Master of makeovers
The year 2018 is a career-defining one for Pradeep Rangan. A makeup artist in the Malayalam film industry for almost two decades, it took him all these years to earn a name. The man behind the makeover of Unni Mukundan in Chanakyathanthram and Jayaram in Panchavarnathatha, Pradeep is happy that his work is finally being recognised. “I have been in the industry since 2000, where I started off assisting makeup man Aji Sreekaryam,” recalls Pradeep, who joined his relative Aji to learn the nuances of the art. He was quick to learn and after assisting a few other stalwarts, in 2007 he went independent with the small movie Subhadram. Since then, he has worked in the movies of all major directors — Joshiy, Rajeev Ravi, Shaji Kailas, B. Unnikrishnan, Saji Surendran to the latest league of Don Max, Sajith Jagadnandan and Ramesh Pisharody. “It’s been 95 films,” he reveals the exact number.

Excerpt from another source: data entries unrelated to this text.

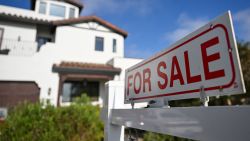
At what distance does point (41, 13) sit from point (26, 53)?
19.0ft

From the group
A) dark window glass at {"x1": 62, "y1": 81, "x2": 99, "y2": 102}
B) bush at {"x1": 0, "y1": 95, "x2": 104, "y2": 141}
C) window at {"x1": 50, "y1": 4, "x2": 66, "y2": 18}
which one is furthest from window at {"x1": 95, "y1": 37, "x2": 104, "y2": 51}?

Makeup, he says, should gel well with the character’s background and outlook. So Pradeep always makes it a point to study well about the character before deciding on the look. “Because if makeup appears fake, it would affect the credibility of the character,” he points out. Unni’s feminine avatar as Karishma had grabbed eyeballs when the first look of Chanakyathanthram was out. What made it stand out is that unlike the earlier roles of male actors appearing in feminine avatar, there is no vulgarising in makeup or costumes. “That was a conscious decision. Karishma had to be fresh and elegant, unlike most of the similar makeovers that were gaudy. The director (Kannan Thamarakkulam) gave the go-ahead,” he says.

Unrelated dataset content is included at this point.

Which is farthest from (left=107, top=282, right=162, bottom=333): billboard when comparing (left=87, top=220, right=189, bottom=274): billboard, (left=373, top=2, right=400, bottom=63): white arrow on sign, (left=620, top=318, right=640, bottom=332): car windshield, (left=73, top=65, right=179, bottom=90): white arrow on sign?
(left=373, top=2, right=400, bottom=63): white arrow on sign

It was easier said than done. The process was tough. Pradeep collected the stills of all the famous feminine makeovers of actors across the industries and decided to work on the sketch. “The sketch of Karishma is heavily drawn from the style and look of Anushka Shetty because I felt that she and Unni have similar features. I used contouring to focus on the shape of Unni’s chin and face. Unni has sharp eyes; to bring in the cuteness factor, I used green-grey lens, which made his eyes deep. A special wig was brought from Chennai. Everyone was impressed with the result,” he recalls.

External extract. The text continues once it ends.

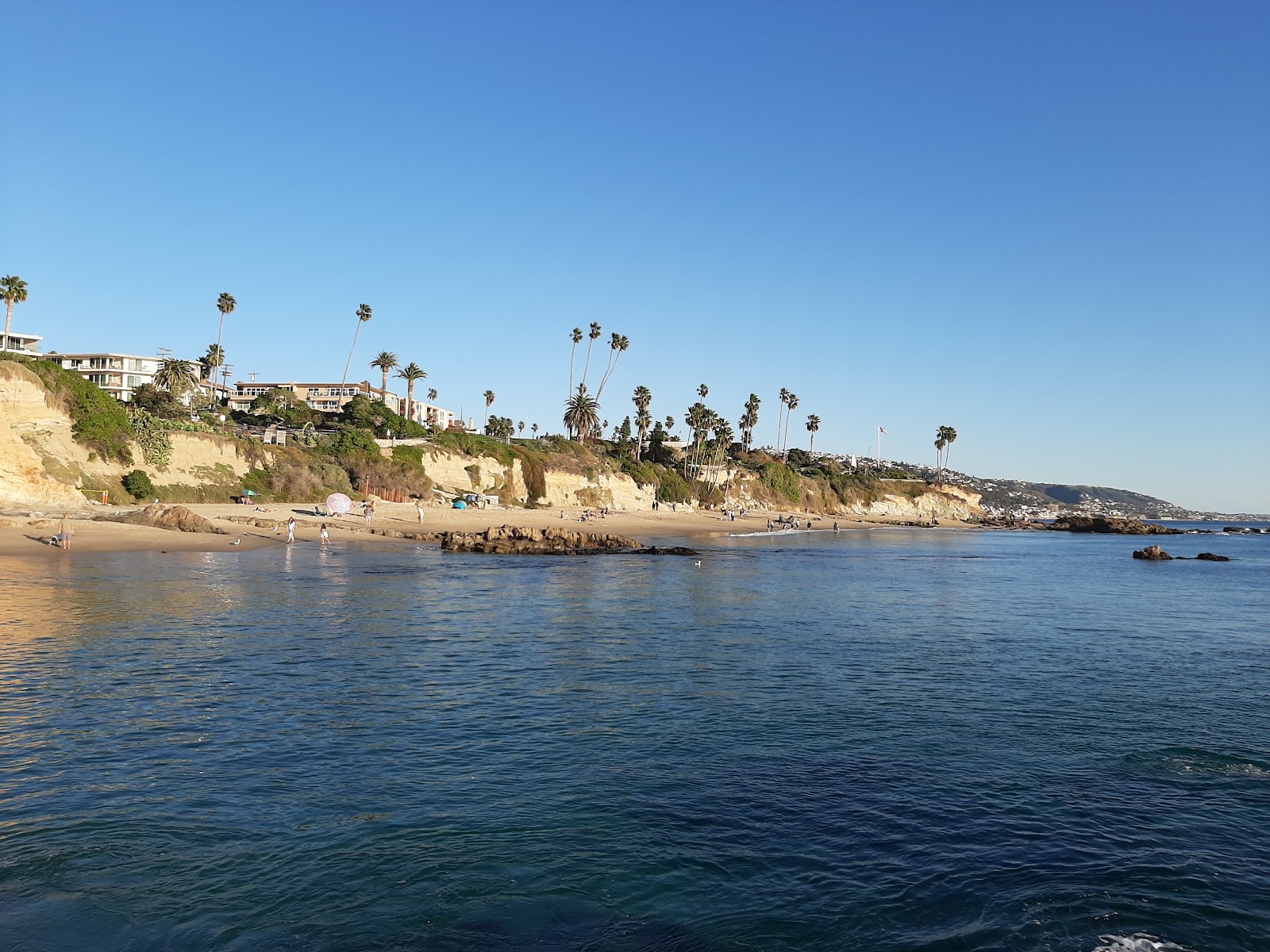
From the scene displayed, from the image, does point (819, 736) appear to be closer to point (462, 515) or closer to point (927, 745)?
point (927, 745)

Equally challenging was Jayaram’s bald look in Pisharody’s directorial debut Panchavarnathatha. He adds, “Along with the bald look, Jayaramettan was given big prosthetic ears and a huge pot belly. Shade-based makeup was used on him.” What the audience has seen is not even half of what is in store. Both the movies have many characters in different get-ups, but Pradeep won’t divulge more. “I am waiting for the release of both the films in April,” he says. Also in the pipeline are Kiran Prabhakaran’s Thakkol, in which he presents Murali Gopy and Indrajith in different get-ups, Althaf Salim’s Neeli and a Rajeev Kumar directorial.